::: DOCUMENT PASSAGE :::
Marques de Mérito(We currently have no information available on this brand)
Bodegas Díez Mérito
The history of Bodegas Díez Mérito starts in 1876 when Salvador Diez y Pérez de Muñoz starts a wine business with his brother. Initially, the firm operated from the South of France, where Salvador found himself in exile after fighting in the Third Carlist War which divided Spain. Their wines were sent to them by their father, a banker from Jerez. The business flourished, and a few years later they operated a large bodega across the train station in Jerez (still part of the Diéz Mérito company but sadly in decay). The company elaborated in the development of the first train lines in Barcelona and between Jerez and El Portal – a crucial line for bodegas giving them access to the Guadalete river and the sea.
In 1889 they took over the essential soleras of Ysasi y Cia. A third brother joined the company (they were now called Díez Hermanos), and in 1893 the Spanish king Alfonso XII appointed the company a Royal Warrant, which explains the Spanish Royal coat of Arms in their wine labels. More bodegas were taken over, including Fuentes Parilla and Riva & Rubio and at the start of the 20th century, Díez Hermanos was at the top of the export sales. Like many sherry bodegas at that time, they also started a branch in the Port and Madeira trade (later sold to Offley).
::: INFORMATION PROVIDED :::
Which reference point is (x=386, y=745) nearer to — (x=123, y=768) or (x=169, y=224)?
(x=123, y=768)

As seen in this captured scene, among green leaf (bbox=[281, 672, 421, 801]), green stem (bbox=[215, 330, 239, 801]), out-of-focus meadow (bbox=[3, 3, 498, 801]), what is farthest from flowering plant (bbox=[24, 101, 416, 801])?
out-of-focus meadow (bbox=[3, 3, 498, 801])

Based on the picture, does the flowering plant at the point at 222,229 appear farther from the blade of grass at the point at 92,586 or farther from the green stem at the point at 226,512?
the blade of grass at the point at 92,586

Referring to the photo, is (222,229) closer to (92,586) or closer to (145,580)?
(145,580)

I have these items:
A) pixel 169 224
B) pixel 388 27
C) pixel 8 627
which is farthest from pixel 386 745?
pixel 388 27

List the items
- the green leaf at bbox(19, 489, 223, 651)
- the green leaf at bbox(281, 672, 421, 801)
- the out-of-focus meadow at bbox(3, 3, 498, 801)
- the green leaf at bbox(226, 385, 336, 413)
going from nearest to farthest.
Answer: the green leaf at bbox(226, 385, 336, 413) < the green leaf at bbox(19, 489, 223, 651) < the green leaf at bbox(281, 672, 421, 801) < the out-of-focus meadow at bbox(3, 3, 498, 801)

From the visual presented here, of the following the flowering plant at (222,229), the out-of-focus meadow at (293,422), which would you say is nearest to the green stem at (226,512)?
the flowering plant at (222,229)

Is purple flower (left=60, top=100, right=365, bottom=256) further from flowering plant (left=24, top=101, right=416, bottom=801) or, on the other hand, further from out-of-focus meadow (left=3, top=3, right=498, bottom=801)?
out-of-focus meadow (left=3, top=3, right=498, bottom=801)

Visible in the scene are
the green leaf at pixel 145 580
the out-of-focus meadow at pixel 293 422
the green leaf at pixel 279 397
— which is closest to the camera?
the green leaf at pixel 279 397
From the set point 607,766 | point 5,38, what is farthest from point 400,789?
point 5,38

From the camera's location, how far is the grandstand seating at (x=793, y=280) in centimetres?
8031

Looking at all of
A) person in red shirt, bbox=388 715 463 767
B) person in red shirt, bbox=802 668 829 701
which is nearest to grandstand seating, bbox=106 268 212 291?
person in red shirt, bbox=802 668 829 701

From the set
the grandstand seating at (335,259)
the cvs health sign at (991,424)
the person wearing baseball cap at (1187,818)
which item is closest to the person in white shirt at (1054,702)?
:::
WHAT TO DO.
• A. Please condense the paragraph of the Bodegas Díez Mérito history that begins "The history of Bodegas Díez Mérito starts in 1876" into a short bulleted list that keeps its main facts.
• B. Carry the Bodegas Díez Mérito history forward from its final sentence with one more paragraph.
The records are drawn from a separate source.

ANSWERS IN ORDER.
• A.
- 1876: Salvador Diez y Pérez de Muñoz founds a wine business with his brother.
- The firm first operates from the South of France, where Salvador is in exile after fighting in the Third Carlist War.
- Their father, a banker from Jerez, sends them the wines.
- A few years later they run a large bodega across from the Jerez train station. It still belongs to Díez Mérito but is in decay.
- The company takes part in developing the first train lines in Barcelona and the line between Jerez and El Portal, which gives bodegas access to the Guadalete river and the sea.

• B.
Bodegas Marqués de Mérito
Then there’s the Mérito side of the bodega’s heritage. Bodegas Marqués de Mérito was a vital producer founded in 1862. They owned extensive vineyards and large bodegas. In 1979 Díez Hermanos bought Marqués de Mérito and formed the Díez Mérito group. By doing so, they also acquired the stunning bodegas Bertemati, a typical and beautifully preserved bodega dating back to 1760 and named after its first owner, the Marqués de Misa. In 1981 the company was absorbed by Rumasa, incorporating to the portfolio labels as Pemartin (a bodega set up in 1818), Otaola Liquors and the Bertola brand. After the dismantling of the group, Marcos Eguizabal acquires the bodegas in 1985 and merges them with the Rioja bodega of Federico Paternina and Bodegas Bertola into the group Federico Paternina. While a lot of their praised wines for quality, commercial efforts are low, and the brand stays mostly in the shadow, especially after Equizabal died in 1994.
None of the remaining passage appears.